• WHAT YOU SHOULD DO: From the Blake Debassige text, repeat everything from "Blake Debassige was" down to "CheeChoo in 1978.", substituting "Anishinaabe" for "Ojibwa".

• TEXT EXTRACT:
┏━━
Blake Debassige was a Native Canadian artist of the M'Chigeeng First Nation, born at West Bay on Manitoulin Island in Ontario on June 22, 1956 passed June 13 2022. A leading member of the "second generation" of Ojibwa artists influenced by Norval Morrisseau, Debassige has broadened the stylistic and thematic range of this group. Debassige's paintings and graphics frequently investigate traditional Anishabek teachings about the nature of cosmic order, the cycles of the seasons, the interdependence of animal, plant and human life and the common principles at work in the world's great spiritual systems. He frequently relates these themes to highly contemporary problems such as the destruction of the environment, the alienation of native youth and family dysfunction.

Debassige married the Cree painter Shirley CheeChoo in 1978.
┗━━
• DATA PROVIDED:
┏━━
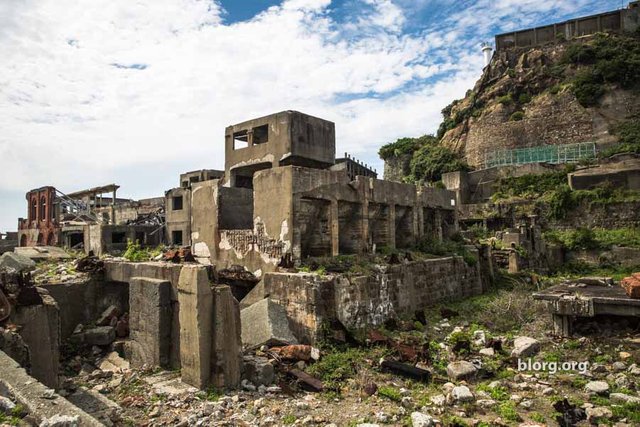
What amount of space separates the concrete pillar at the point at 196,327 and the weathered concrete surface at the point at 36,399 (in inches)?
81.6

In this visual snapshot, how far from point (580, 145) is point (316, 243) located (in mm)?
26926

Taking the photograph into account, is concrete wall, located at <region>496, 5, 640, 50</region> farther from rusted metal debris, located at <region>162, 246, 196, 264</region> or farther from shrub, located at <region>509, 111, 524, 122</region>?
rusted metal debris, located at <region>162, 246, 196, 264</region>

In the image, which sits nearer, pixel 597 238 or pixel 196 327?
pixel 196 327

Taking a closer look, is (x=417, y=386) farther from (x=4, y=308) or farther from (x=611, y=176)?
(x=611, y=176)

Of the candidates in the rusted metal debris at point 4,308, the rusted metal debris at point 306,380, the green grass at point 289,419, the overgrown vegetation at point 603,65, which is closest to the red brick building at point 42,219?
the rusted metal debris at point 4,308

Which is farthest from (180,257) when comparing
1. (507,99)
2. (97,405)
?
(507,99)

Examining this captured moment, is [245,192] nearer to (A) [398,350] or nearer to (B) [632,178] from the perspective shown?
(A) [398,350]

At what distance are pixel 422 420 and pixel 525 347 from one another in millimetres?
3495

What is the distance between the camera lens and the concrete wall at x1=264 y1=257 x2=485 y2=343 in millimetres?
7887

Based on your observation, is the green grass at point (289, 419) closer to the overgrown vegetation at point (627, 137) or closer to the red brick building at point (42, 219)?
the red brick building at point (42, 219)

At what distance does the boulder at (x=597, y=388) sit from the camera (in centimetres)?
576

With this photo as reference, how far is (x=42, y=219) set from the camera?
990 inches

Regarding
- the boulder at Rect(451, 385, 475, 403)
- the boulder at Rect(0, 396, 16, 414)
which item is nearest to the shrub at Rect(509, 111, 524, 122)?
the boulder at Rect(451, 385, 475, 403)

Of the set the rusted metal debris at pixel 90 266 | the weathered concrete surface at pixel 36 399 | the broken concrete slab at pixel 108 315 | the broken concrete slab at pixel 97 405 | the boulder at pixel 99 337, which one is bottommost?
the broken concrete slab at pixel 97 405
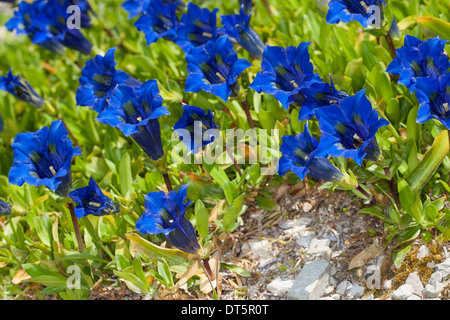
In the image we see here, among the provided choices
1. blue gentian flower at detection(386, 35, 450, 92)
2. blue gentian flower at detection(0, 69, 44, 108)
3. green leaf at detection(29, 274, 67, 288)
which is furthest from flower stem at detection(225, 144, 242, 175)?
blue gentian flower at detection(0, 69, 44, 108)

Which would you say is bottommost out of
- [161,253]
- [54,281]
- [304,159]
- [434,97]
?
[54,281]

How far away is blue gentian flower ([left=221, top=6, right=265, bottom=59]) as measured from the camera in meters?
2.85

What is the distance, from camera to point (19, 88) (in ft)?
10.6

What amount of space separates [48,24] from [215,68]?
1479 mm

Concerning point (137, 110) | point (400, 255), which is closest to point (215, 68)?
┗━━
• SOLUTION BELOW:
Blake Debassige was a Native Canadian artist of the M'Chigeeng First Nation, born at West Bay on Manitoulin Island in Ontario on June 22, 1956 passed June 13 2022. A leading member of the "second generation" of Anishinaabe artists influenced by Norval Morrisseau, Debassige has broadened the stylistic and thematic range of this group. Debassige's paintings and graphics frequently investigate traditional Anishabek teachings about the nature of cosmic order, the cycles of the seasons, the interdependence of animal, plant and human life and the common principles at work in the world's great spiritual systems. He frequently relates these themes to highly contemporary problems such as the destruction of the environment, the alienation of native youth and family dysfunction.

Debassige married the Cree painter Shirley CheeChoo in 1978.